In 1994, ‘Pac would make a cameo in Murder Was The Case, a straight to video film directed by Dr. Dre and starring Snoop. For that soundtrack, the two artists recorded “Life’s So Hard.” However, the song would not surface until after Shakur’s death, as an alternate mix on the Gang Related soundtrack and other compilations. Thereafter, the duo made a high-profile collaboration care of 1996’s “2 Of Amerikaz Most Wanted” on the diamond-certified All Eyez On Me. The Daz Dillinger-produced single was the second from the #1 album, following “California Love.” They also worked together on “All Bout U.”

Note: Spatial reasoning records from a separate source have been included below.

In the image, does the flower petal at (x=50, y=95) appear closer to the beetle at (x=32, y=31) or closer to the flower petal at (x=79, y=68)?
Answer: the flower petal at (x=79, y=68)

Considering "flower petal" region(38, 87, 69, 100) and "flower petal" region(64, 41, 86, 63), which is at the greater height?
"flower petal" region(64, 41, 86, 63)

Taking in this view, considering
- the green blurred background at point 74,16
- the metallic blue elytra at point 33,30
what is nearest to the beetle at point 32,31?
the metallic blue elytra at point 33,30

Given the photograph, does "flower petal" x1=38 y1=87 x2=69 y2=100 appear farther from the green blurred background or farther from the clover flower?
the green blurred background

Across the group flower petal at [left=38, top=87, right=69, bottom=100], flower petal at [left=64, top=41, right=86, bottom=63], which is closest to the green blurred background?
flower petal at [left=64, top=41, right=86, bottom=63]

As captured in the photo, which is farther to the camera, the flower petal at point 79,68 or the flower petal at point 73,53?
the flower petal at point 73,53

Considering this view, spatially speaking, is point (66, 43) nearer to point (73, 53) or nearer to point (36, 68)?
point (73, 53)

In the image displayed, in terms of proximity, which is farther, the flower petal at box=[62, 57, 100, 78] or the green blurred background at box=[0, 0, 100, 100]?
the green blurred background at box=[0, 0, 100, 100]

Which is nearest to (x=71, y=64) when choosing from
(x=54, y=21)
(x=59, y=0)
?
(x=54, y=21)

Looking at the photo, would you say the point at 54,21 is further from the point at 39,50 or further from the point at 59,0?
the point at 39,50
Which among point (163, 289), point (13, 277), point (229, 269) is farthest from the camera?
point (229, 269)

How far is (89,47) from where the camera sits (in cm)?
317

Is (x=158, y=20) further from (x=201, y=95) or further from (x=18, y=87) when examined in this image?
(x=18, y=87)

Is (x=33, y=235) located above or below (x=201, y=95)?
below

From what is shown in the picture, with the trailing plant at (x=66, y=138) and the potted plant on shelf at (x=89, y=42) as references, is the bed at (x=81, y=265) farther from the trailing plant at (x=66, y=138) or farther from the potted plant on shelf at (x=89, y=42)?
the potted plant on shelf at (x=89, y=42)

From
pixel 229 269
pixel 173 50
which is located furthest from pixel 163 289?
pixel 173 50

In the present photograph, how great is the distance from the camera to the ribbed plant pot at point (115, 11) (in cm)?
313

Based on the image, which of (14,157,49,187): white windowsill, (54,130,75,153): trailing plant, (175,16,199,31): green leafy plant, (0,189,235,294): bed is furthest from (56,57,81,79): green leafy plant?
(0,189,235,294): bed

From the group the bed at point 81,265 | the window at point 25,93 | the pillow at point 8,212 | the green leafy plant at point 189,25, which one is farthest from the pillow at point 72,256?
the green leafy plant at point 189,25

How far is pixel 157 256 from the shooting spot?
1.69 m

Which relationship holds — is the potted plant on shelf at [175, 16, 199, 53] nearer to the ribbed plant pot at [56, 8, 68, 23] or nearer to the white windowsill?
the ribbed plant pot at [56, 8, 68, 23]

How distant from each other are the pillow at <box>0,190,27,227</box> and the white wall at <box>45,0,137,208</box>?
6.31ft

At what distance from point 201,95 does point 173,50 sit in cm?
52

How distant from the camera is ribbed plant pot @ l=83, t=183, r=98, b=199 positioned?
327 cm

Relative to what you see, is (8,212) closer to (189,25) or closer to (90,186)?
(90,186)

That song was among those performed during a Dr. Dre and Snoop Dogg set at 2012’s Coachella Valley Music and Arts Festival. Shakur was projected onto screens, during his part with 3D effects that resembled a hologram. His likeness was used with permission from Afeni Shakur.
The most famous collaboration would get a lesser known sequel, “Wanted Dead Or Alive” on the Gridlock’d soundtrack. That compilation also included ‘Pac’s collabo with Snoop and The L.B.C. Crew, “Out The Moon (Boom, Boom, Boom).” Snoop Dogg left Death Row a year and half after Pac’s death. In 2006, Snoop appeared on the title track from Pac’s Life, alongside T.I. and Chris Starr. That remix song was produced by L.T. Hutton, also a film producer deeply involved with this June’s All Eyez On Me.
Presently, there is still debate regarding possible performers for the Tupac-related portion of the April 7 event. While TMZ initially alleged that “California Love” and “Can’t C Me” producer Dr. Dre (who was inducted last year) was in consideration, Rolling Stone verifies that nothing has been cemented. Besides Dre and Snoop, some of the living collaborators of Shakur’s most recognized hits include Digital Underground’s Shock G, Scarface, K-Ci & JoJo, and Tha Outlawz.
Tupac also worked extensively with Snoop’s 213 band-mates, Warren G and Nate Dogg in the mid-1990s, through the group Thug Life.
Last April, Kendrick Lamar symbolically inducted the surviving members of N.W.A. into the hall of fame. On a related note, Eazy-E died 22 years ago today.